(Daftar Tugas):
• 1. Sebutkan semua istilah yang diberi pengertian dengan kata "berarti" dalam teks tentang pangkal maksiat dan ketaatan.
• 2. Hitung banyaknya baris data yang memuat kata "wall", dengan membedakan huruf besar dan kecil. Tuliskan angkanya saja.

___ Teks Rujukan ___

Pangkal segala maksiat, kelalaian dan syhawat adalah sikap
puas terhadap keadaan diri sendiri. Pangkal segala ketaatan, kesadaran dan
kesucian adalah sikap tidak puas dengan keadaan diri sendiri.
Maksiat berarti menentang semua perintah dan larangan Allah.
Kelalaian berarti hati tidak waspada dan tidak
sadar tentang kehadiran Allah. Adapun syahwat berarti ketergantungan
terhadap sesuatu yang menyibukan diri dan membuat lupa dari Allah swt.
Menurut orang-orang ‘arif, sebab dari segala maksiat adalah
sikap puas terhadap keadaan diri sendiri. Sikap tersebut akan selalu mendorong
seseorang berusaha menutup-nutupi aib dan kesalahannya sehingga yang buruk akan
dijadikannya baik. Siapa yang puas dengan keadaan dirinya akan menganggap baik
semua kondisi pribadinya dan merasa nyaman dengan semua kondisi itu. Siapa yang
menganggap baik semua kondisi pribadinya akan lalai mengendalikan
bisikan-bisikan syahwatnya. Akibatnya, ia dikuasai oleh syahwat. Siapa yang di
kuasai oleh syahwat, tentu akan mudah terjerumus pada maksiat.
Adapun ketaatan berarti melaksanakan segala perintah dan
larangan Allah. Kesadaran berarti perasaan tentang kehadiran Tuhan dan hal-hal
yang diridahi-Nya. Kesucian berarti ketinggian tekad dan kebersihannya dari
syahwat.

___ Data Tersedia ___

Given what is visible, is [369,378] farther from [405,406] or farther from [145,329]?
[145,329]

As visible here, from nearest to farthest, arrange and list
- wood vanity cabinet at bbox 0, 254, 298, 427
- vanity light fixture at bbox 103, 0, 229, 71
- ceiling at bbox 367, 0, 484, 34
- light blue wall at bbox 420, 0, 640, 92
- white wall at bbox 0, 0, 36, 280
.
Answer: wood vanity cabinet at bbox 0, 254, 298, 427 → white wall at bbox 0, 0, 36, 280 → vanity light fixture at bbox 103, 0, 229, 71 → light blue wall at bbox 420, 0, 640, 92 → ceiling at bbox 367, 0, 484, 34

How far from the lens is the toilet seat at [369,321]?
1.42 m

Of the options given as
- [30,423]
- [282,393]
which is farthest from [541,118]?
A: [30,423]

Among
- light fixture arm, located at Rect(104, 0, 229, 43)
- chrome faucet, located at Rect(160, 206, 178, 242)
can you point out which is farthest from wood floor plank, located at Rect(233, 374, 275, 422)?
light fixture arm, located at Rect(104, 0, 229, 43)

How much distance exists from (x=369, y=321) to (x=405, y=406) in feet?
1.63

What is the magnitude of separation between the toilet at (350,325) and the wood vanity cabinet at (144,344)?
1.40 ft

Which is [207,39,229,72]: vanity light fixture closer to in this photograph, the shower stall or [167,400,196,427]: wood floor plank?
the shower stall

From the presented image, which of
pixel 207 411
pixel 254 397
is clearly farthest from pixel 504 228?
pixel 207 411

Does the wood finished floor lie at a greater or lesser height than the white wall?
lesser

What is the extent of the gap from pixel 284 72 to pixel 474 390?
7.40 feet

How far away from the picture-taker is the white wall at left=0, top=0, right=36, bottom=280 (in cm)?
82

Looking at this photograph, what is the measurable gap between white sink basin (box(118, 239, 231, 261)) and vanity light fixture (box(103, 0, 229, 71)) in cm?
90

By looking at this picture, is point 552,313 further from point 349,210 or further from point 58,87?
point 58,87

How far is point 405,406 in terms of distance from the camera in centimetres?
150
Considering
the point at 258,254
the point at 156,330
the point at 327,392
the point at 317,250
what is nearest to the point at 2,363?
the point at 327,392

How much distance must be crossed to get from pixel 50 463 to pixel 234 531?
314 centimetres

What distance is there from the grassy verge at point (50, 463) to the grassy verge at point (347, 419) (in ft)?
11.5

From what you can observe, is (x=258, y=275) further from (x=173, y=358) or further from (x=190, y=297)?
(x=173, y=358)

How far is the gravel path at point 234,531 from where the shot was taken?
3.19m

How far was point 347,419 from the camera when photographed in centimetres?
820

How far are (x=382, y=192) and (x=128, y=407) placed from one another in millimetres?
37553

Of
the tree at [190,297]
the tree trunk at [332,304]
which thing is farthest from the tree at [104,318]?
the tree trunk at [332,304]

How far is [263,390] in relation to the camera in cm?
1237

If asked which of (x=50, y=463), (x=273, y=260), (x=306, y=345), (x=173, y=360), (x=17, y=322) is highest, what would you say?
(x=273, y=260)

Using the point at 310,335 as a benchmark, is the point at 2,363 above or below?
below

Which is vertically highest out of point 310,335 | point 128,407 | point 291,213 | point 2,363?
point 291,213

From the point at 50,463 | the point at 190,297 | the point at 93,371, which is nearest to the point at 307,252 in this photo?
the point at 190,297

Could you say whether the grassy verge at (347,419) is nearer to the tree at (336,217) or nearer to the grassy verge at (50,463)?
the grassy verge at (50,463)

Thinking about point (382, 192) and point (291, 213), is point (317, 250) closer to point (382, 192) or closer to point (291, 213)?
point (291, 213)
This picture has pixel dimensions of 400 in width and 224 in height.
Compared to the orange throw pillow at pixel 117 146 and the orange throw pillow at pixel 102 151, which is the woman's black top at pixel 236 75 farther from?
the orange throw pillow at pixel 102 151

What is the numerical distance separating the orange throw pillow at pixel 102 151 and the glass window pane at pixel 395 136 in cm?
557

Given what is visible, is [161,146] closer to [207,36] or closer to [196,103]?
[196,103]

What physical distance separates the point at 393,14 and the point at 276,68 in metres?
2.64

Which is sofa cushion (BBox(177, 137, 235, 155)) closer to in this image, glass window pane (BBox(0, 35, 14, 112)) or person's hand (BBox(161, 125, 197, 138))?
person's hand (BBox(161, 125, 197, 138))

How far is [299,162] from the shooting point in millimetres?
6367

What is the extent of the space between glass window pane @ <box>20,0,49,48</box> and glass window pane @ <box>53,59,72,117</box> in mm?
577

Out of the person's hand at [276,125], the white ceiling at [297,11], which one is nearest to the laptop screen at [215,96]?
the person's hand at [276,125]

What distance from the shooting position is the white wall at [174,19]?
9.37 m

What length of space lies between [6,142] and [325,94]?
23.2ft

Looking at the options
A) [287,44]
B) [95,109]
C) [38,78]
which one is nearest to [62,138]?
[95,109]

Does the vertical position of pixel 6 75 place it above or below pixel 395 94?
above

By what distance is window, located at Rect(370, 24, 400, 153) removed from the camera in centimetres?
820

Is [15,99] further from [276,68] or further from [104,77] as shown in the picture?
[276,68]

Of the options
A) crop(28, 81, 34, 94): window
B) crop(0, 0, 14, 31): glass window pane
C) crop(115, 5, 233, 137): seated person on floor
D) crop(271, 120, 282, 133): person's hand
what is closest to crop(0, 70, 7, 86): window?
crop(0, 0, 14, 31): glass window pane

___

(Jawaban):
• 1.
- Maksiat
- Kelalaian
- Syahwat
- Ketaatan
- Kesadaran
- Kesucian

• 2. 6